I defined in addition to the geno and stage factor, factors for flowcell and lane:

flowcell <- factor(c(1,1,1,1, 1,1,2,1, 1,2,1,1, 1,1,1,1, 1,1,1,1, 1,1,1,1, 1,1,1,1, 1,2,1,1, 1,1,2,1, 1,1,1,1, 1,2,1,1, 1,2,1,1, 1,1,1,1, 1,1,1,1, 1,1,1,1, 1,1,1,1, 1,1,2,1, 1,1,1,2, 1,1,1,1, 2,1,1,1, 1,1,1,2, 1,1,1,1, 1,1,1,1, 1,1,1,1, 1,1,1,1, 1,1,1,2, 2,1,1,1, 1,1,1,1, 1,1,1,1, 1,1,1,1, 1,1,1,1, 1,1,2,1, 1,1,2,1, 1,1,1,1, 2,1,1,1, 1,2,1,1, 1,1,1,1, 1,1,1,1, 1,1,1,1))
lane     <- factor(c(4,2,3,8, 2,1,7,8, 3,7,1,4, 4,7,7,5, 1,2,7,1, 3,6,6,4, 4,3,2,8, 8,7,2,1, 4,3,7,1, 8,7,4,5, 7,7,6,8, 6,7,4,5, 4,8,2,5, 2,1,6,8, 5,4,6,1, 2,7,4,3, 2,6,7,7, 4,6,3,7, 7,5,3,8, 7,7,1,8, 1,3,5,7, 7,2,3,5, 1,7,6,2, 1,5,6,3, 4,5,8,7, 8,7,6,7, 7,4,5,6, 8,2,5,4, 8,1,2,6, 1,4,5,6, 7,2,3,4, 2,6,7,7, 6,4,7,3, 7,5,3,8, 7,8,1,7, 5,7,3,1, 5,7,2,3, 6,1,7,2, 6,5,3,1))
design <- model.matrix(~0 + group + flowcell)

corfit  <- duplicateCorrelation(voom ,design, block=flowcell:lane)

the resulting corfit\$consensus.correlation = 0.01464837

Is this the right way to test? If so, is the correlation "not much different from zero" to neglect the model effects for the sequencing part? Whether my data was multiplexed I am not sure, I guess so, but I will asked the sequencing facility to be sure.

The flowcell:lane term is almost definitely not doing what you expect. If you want to block on the flowcell-lane combination, you should merge them into a single factor (just like you did with your groups of interest) and supply that as block. If you do this and you get a similarly small consensus value for the correlation, it suggests that there is not a big sequencing effect. But it probably wouldn't hurt to continue to block on this factor during the linear modelling.

0
17 months ago by
j.baldauf0 wrote:

when I include the blocking factor, I obtain different numbers of differentially expressed genes in comparison to not including the blocking factor? I merged the flowcell and lane factors as you suggested into one blocking factor.

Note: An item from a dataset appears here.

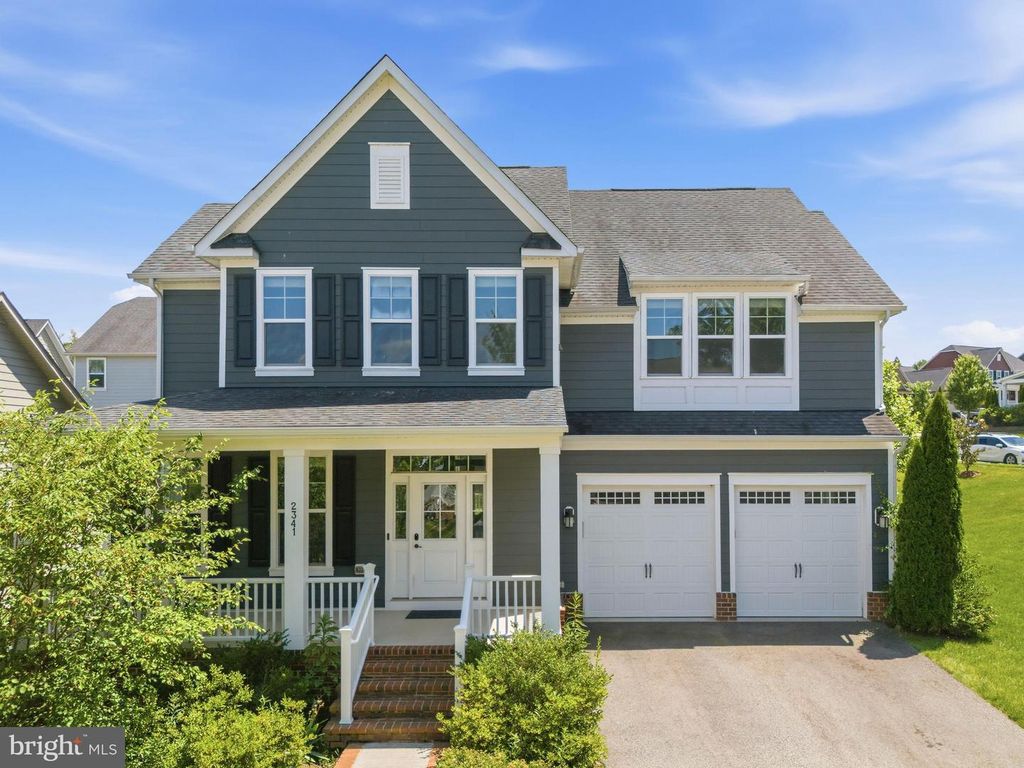2341 SWEET PEPPERBRUSH LOOP, Dumfries, VA 22026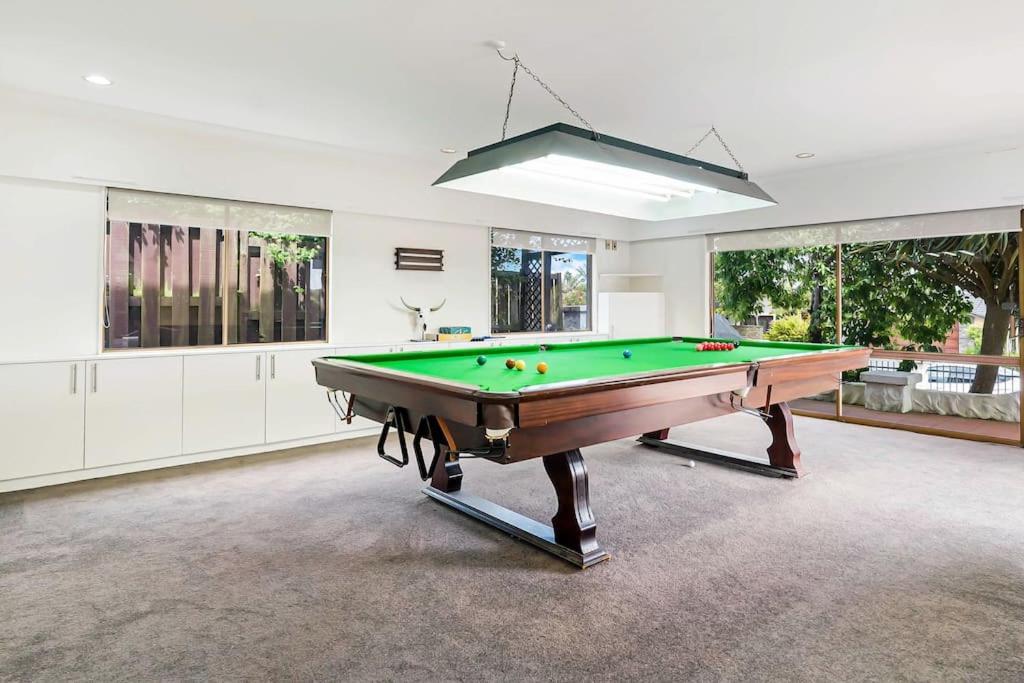 Apartamento Luxe Splash R,Piano,Pool,Spa,Sauna,Snooker Auckland Exterior foto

genostageG1_stageI-genostageG2_stageI with blocking
-1                                        3073
0                                        21990
1                                         3530

genostageG1_stageI-genostageG2_stageI (model.matrix(~0 + genostage) ​)
-1                                        3036
0                                        22106
1                                         3451

How can I explain this, and which result should I trust?

Relatively speaking, that's a negligible difference. There is basically no effect of sequencing on the DE results.

0
16 months ago by
j.baldauf0 wrote:

Hi again,

I was wondering, how I would define the contrast to determine changes in expression over time between two genotypes. According to examples in the limma manual, I would define the contrast like that:

(genostageG1_stageII-genostageG1_stageI)-(genostageG2_stageII-genostageG2_stageI)

But then, I was wondering how I would interpret the results of the following contrast, and whether it makes sense it all?

(genostageG1_stageII-genostageG2_stageII)-(genostageG1_stageI-genostageG2_stageI)

Could you please shortly explain me the difference between these two contrast statements?